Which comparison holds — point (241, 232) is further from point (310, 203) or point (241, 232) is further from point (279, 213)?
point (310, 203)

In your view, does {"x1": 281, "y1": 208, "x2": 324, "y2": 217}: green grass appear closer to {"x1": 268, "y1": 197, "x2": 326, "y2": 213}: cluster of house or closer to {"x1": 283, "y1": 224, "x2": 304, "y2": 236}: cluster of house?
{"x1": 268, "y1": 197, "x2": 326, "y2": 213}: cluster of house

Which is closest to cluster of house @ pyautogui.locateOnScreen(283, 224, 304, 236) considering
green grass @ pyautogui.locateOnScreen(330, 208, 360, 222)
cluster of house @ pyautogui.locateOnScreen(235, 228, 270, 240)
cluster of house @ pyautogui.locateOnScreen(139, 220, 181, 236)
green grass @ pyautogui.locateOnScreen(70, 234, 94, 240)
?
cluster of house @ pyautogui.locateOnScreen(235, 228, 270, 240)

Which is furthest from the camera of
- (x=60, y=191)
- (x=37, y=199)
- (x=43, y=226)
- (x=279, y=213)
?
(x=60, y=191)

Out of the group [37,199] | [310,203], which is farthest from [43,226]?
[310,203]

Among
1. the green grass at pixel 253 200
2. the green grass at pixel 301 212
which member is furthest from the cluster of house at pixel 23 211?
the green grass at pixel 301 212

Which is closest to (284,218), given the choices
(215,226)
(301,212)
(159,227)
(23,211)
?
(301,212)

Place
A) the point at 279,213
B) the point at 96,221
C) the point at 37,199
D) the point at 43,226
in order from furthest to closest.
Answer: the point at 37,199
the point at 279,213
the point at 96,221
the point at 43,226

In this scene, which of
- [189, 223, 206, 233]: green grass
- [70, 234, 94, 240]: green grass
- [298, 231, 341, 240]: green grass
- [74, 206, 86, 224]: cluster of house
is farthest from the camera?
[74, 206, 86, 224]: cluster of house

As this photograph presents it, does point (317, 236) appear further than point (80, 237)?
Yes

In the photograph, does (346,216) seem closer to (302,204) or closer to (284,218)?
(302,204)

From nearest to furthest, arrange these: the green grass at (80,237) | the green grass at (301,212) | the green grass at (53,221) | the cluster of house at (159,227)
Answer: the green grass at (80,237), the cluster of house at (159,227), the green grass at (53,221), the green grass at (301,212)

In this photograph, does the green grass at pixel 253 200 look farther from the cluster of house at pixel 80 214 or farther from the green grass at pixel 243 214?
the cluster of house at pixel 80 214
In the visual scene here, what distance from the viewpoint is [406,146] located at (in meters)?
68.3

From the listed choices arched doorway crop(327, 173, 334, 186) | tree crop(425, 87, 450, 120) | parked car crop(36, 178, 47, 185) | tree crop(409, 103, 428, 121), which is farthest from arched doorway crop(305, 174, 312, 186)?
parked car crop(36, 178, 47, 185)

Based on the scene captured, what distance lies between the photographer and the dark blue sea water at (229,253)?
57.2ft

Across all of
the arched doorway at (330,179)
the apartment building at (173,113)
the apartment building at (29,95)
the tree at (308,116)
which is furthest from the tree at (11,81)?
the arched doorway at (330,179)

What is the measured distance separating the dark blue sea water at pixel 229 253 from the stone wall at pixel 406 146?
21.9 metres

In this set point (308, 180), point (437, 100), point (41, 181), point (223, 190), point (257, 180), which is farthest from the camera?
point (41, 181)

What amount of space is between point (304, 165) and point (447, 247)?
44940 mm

SET EXERCISE
Can you reproduce, word for word, the stretch of the listing from the line containing "Across all of" through its final line, including both of those lines?

EXPECTED OUTPUT
Across all of
the arched doorway at (330,179)
the apartment building at (173,113)
the apartment building at (29,95)
the tree at (308,116)
which is furthest from the tree at (11,81)?
the arched doorway at (330,179)

What is the measured distance separating the dark blue sea water at pixel 229 253 from the stone wall at pixel 406 146?
21.9 metres

In this set point (308, 180), point (437, 100), point (41, 181), point (223, 190), point (257, 180), which is farthest from the camera?
point (41, 181)

What amount of space is between point (304, 165) and point (447, 247)?
44940 mm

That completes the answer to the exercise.